It was both disappointing and surprising to realize I had actually purchased a manhwa--or Korean Graphic Novel. I am not a particular fan of the genre, and I typically only read them if I am promised some payoff that goes beyond a simple romance and pretty pictures. (Think Chicken with Plums.) Or, if I order them by mistake and it is still banned books week and I haven't picked up a book I haven't read before....
So, I sat down this morning to take a look at it and really didn't put it down until I had finished it. I had to take a break for lunch and some errands, but I kept coming back to it as soon as I was done with the immediate task.
The Color of Earth is a fascinating look at Korean culture and moires. While it is clearly of a bygone era, it does not feel dated and I can imagine that the various issues are still treated with the same delicacy and heady euphemisms today. I had close Korean girlfriend when I was growing up, and her shocked sensibilities about anything sexual or boys remind me very much of Ehwa's response.
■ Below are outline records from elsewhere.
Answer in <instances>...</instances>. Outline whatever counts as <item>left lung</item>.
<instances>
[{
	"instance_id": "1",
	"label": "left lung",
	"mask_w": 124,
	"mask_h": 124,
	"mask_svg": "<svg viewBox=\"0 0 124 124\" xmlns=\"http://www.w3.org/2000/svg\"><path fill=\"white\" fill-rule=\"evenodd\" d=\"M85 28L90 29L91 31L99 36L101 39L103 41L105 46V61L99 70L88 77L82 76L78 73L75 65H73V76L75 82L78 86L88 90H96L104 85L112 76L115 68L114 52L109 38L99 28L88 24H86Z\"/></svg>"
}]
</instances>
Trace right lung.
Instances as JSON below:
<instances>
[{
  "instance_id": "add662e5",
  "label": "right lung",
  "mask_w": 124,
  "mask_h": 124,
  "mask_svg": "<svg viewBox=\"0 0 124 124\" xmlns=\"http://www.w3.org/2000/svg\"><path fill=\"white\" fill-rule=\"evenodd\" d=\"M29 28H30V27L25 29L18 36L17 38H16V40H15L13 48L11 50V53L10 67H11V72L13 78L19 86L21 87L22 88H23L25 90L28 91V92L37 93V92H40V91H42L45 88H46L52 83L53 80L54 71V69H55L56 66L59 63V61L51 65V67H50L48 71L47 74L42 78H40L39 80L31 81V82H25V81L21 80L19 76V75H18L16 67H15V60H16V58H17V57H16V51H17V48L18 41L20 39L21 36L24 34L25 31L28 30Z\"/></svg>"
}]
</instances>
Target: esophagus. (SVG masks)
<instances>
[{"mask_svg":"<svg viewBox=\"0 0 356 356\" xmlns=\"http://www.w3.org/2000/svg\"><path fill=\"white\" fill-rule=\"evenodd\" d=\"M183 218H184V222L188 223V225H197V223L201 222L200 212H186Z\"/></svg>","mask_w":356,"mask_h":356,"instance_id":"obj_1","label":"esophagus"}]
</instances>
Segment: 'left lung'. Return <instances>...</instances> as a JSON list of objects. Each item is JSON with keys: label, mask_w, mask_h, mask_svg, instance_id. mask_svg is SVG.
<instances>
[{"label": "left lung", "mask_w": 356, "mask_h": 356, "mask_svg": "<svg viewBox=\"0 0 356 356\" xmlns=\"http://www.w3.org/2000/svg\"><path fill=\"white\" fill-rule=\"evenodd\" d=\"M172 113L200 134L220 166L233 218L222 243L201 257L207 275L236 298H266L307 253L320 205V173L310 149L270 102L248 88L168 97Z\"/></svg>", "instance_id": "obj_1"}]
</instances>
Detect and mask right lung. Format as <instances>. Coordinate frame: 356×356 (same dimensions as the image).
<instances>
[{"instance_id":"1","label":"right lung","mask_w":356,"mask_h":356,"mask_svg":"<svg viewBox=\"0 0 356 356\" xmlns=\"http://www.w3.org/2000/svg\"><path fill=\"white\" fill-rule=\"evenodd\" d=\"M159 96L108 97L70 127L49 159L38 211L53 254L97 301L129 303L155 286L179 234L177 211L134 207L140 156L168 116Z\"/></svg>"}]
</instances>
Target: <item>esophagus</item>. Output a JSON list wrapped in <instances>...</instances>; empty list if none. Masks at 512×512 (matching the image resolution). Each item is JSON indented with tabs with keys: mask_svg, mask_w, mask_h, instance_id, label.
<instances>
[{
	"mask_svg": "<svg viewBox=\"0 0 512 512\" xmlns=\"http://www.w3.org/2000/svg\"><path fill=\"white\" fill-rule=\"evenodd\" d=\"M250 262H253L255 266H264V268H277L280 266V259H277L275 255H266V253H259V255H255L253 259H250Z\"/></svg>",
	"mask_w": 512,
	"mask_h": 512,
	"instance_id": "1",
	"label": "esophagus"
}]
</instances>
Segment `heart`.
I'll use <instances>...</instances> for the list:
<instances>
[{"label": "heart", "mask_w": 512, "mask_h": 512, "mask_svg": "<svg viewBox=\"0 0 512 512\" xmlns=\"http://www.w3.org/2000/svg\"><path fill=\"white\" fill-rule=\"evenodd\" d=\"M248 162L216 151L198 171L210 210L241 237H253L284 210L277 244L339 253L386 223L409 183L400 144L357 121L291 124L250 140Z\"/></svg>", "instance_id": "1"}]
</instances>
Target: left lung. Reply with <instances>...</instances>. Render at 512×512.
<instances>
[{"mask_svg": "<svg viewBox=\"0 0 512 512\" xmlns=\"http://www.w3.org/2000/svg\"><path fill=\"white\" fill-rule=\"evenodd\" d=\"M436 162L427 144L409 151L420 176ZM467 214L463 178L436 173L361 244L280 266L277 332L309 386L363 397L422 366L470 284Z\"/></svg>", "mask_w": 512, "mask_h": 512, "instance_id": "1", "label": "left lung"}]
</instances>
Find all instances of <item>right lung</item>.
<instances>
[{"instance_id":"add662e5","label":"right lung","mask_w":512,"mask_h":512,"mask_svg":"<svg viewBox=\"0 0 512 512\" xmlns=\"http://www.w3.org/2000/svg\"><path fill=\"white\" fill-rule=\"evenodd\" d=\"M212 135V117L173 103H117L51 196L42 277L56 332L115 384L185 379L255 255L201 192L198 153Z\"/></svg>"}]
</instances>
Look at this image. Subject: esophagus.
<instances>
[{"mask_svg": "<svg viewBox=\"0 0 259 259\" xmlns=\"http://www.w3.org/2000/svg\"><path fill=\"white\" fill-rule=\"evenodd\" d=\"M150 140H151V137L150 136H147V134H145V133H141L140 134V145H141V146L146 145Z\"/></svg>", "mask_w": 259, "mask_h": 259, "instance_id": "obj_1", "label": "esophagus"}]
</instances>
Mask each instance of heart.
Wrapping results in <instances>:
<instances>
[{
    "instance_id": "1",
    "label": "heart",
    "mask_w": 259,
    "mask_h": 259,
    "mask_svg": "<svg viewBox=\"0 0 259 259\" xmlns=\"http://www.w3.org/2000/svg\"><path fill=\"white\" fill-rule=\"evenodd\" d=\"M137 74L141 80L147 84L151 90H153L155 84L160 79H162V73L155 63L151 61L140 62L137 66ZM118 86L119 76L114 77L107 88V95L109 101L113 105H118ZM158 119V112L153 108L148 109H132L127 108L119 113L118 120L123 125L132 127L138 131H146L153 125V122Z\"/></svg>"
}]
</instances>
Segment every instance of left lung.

The drawings are detailed, and in spite of my general tendency toward grumpiness at the form, I was pulled into their charm. It was good enough that I immediately ordered the other two books in the trilogy so I can complete the story.
Why was this book banned? The book is about a girl's coming of age--learning that boys have penises and girls do not, a rather clear image of a boy having a wet dream, of another jacking off in his pants in front of the girl, her finger covered in blood to show she has started her period, and another girl lifting her skirt to show a boy her 'persimmon seed.'. There is even another seen where Ehwa's best friend shows her her 'seed' aka clitoris and offers Ehwa the chance to touch it. They are subtlety drawn, but you can not miss the content. In each case, the images are delicately balanced with the language to support them as human nature and rights of passage. I can see any number of people freaking out at the frank content. But,I thought they were all tastefully drawn and nothing out of the ordinary life experience for most of us.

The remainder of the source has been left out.